In the initial run, rewards were exclusively based on the speed of the bucket, neglecting other factors. Agents were limited to observing the position, rotation, and velocity of the bucket. Their actions were determined by discrete key presses, with a total of six available controls. The corresponding configuration file (.yaml) can be found in the config folder of the Unity setup. Notably, the agent demonstrated visible improvement within this setup, indicating progress in achieving optimal performance.

Upon conducting a more thorough analysis, it became apparent that due to a bug affecting the rewards attributed to the water being tossed and the subsequent average calculation, the agent's behavior became excessively reliant on the speed of the bucket. This unintended outcome manifested as the observed "shaky-shakey" behavior. Consequently, it was necessary to fine-tune both the observation inputs and reward system in order to correct this issue and achieve the desired behavior from the agent.

Runs 2-4: Reward & Episode Length

Subsequent training runs (2-4) primarily focused on refining the code, identifying and rectifying bugs to enhance the agent's behavior. Unfortunately, these iterations did not yield significant progress in terms of training outcomes beyond bug fixing. The primary objective during this phase was to troubleshoot and resolve issues that were impeding the optimization of the agent's performance.

After persistent efforts, the bug that hindered the agent from receiving rewards was successfully resolved. Additionally, the maximum length of steps before resetting the episode was extended to 10,000, granting the agent more opportunities for exploration and learning. Notably, a significant improvement was made by allowing the agent to access the position information of all geometric elements within the scene. This expanded observation capability provided the agent with a more comprehensive understanding of its environment, which would likely contribute to enhanced performance and more sophisticated decision-making.

Under the revised constraints and expanded capabilities, the agent underwent an extensive training process, encompassing approximately 18 million steps.
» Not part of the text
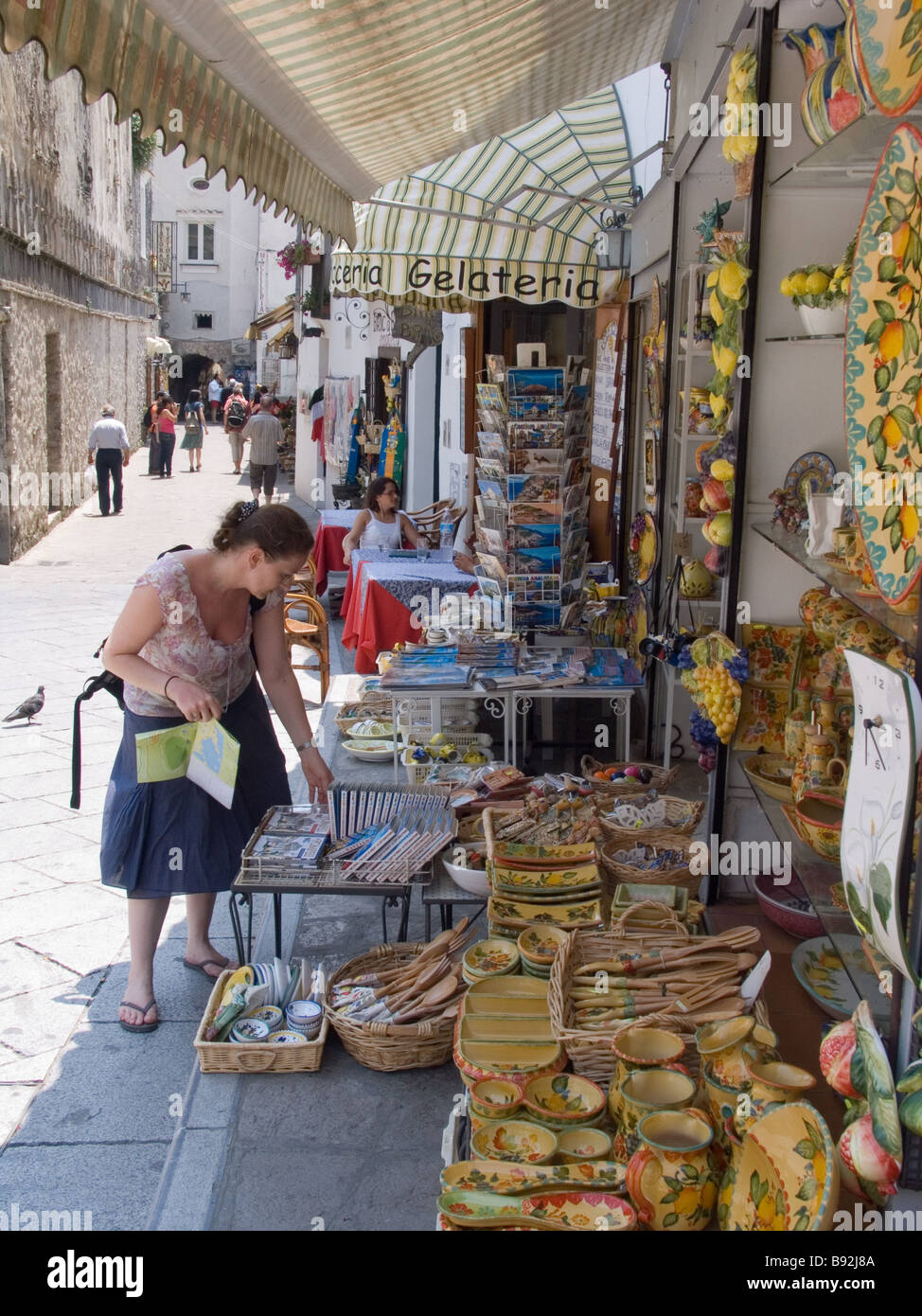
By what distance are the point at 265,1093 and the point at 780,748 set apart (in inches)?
77.0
Throughout this training period, the agent demonstrated a gradual improvement in its ability to throw water over a distance. It is worth noting that while the agent's performance falls short of that of a skilled human, with an average of 2.5 meter throws, the observed trend reveals promising signs of continual progress and learning over time. This incremental improvement suggests that with further iterations and refinement, the agent's performance has the potential to approach or even surpass human proficiency in the task.
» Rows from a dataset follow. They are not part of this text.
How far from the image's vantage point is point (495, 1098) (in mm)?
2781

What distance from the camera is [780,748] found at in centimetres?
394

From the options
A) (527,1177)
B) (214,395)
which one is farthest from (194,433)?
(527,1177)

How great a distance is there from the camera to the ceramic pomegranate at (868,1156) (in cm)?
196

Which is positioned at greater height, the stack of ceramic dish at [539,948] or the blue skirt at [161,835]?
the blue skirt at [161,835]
Run 5: Reward & Episode Length

The observed behavior of the agent, as described above, indicates a tendency to swing the bucket back and forth before dumping the geometry out. It is hypothesized that additional training runs and further fine-tuning of parameters are necessary to achieve the desired outcome and refine the model's behavior. This iterative process of experimentation, adjustment, and evaluation is often required to optimize the training of machine learning models and align their actions more closely with the intended objectives. By conducting additional runs and carefully tweaking the parameters, it is expected that the agent's performance can be further improved and the undesired swinging behavior can be mitigated.